Por eso es una palabra reverenciada, porque se sabe la impresionante aventura que protagoniza cada año, una increíble travesía sorteando los duros y fríos oleajes para regresar a su lugar de nacimiento y depositar sus nuevos frutos de vida. Está muy vinculado a la cultura nórdica, que se remonta a los vikingos, que lo capturaban en invierno; o los súbditos del rey Oystein I Magnusson, en el siglo XII, que debían pagarle cinco ejemplares a cambio de construir en las Lofoten.

Dónde comer bacalao skrei

Fue tal el potencial del skrei que se convirtió en el primer producto de exportación del país escandinavo y hoy sigue siendo una de sus joyas más preciadas. Como lo es en la cocina de nuestra «piel de toro», que aprovecha su estacionalidad para jugar con tan versátil pescado.

Empezando por Madrid, capital que lo valora mucho. Como los clásicos Soldaditos de Pavía o la rueda de bacalaos, buena parte del surtido que siempre tiene Juan Salazar en sus restaurantes, como La Pavía de Chamberí; un toque diferente, al enriquecer con verduritas el skrei «a la gallega», lo tiene Matritum, o, si lo prefieren, armonizado con salsa de erizos, en Illunbe. No nos podemos olvidar de Luis Martín, que lo domina en platos como el skrei con pil pil de carabineros y a la brasa con salsa de choriceros en Taberna Gaztelupe; o Joaquín Felipe en Florida Retiro, que rinde tributo al Foro con su bacalao skrei «a la madrileña». Un divertido «desencajado» o deconstruido el de Desencaja y un taco de skrei con costra de espinacas, jerez sibarita y violetas es el de Pedro Larumbe en El 38 de Larumbe. Y, como mandan los cánones, Atlantik Corner prepara la Semana Santa con su «Bacalau espiritual», una suerte de brandada enriquecida con calabaza y gratinada al horno.

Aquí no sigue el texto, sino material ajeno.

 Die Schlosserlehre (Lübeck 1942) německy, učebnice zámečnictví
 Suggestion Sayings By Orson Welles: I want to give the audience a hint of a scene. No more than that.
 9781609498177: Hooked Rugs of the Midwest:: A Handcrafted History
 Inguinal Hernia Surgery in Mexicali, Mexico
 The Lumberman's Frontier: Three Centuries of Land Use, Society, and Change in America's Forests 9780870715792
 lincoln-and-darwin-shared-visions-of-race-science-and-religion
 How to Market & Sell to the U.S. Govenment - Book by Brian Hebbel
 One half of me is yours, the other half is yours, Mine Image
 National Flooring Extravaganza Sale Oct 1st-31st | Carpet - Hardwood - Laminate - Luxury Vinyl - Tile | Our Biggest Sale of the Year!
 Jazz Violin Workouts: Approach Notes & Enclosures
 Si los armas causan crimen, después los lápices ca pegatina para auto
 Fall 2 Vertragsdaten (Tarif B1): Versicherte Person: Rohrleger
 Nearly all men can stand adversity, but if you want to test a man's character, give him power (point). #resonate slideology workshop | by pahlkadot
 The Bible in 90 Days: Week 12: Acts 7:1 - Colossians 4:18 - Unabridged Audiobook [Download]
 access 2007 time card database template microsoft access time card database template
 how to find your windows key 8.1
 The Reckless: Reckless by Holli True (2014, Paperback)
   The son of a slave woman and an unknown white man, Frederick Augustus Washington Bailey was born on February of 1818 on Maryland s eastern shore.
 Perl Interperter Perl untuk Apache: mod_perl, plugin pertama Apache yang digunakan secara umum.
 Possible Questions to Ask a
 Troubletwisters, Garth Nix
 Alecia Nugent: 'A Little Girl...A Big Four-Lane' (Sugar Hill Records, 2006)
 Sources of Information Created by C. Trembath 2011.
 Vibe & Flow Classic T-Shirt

Asturias, concretamente en De Labra, brinda un skrei ahumado y confitado con caldo de miso y microverduras; o el original, dentro de su clasicismo, bacalao skrei con frito de masa madre, de Andrea Bernardi, que ha llevado a Nub a alcanzar su primera estrella Michelin. Nos quedan por desvelar unos centenares más de recetas del resto de España, pero el skrei, como bacalao adulto que es, esperará paciente a que una servidora regrese a las frías aguas de Noruega.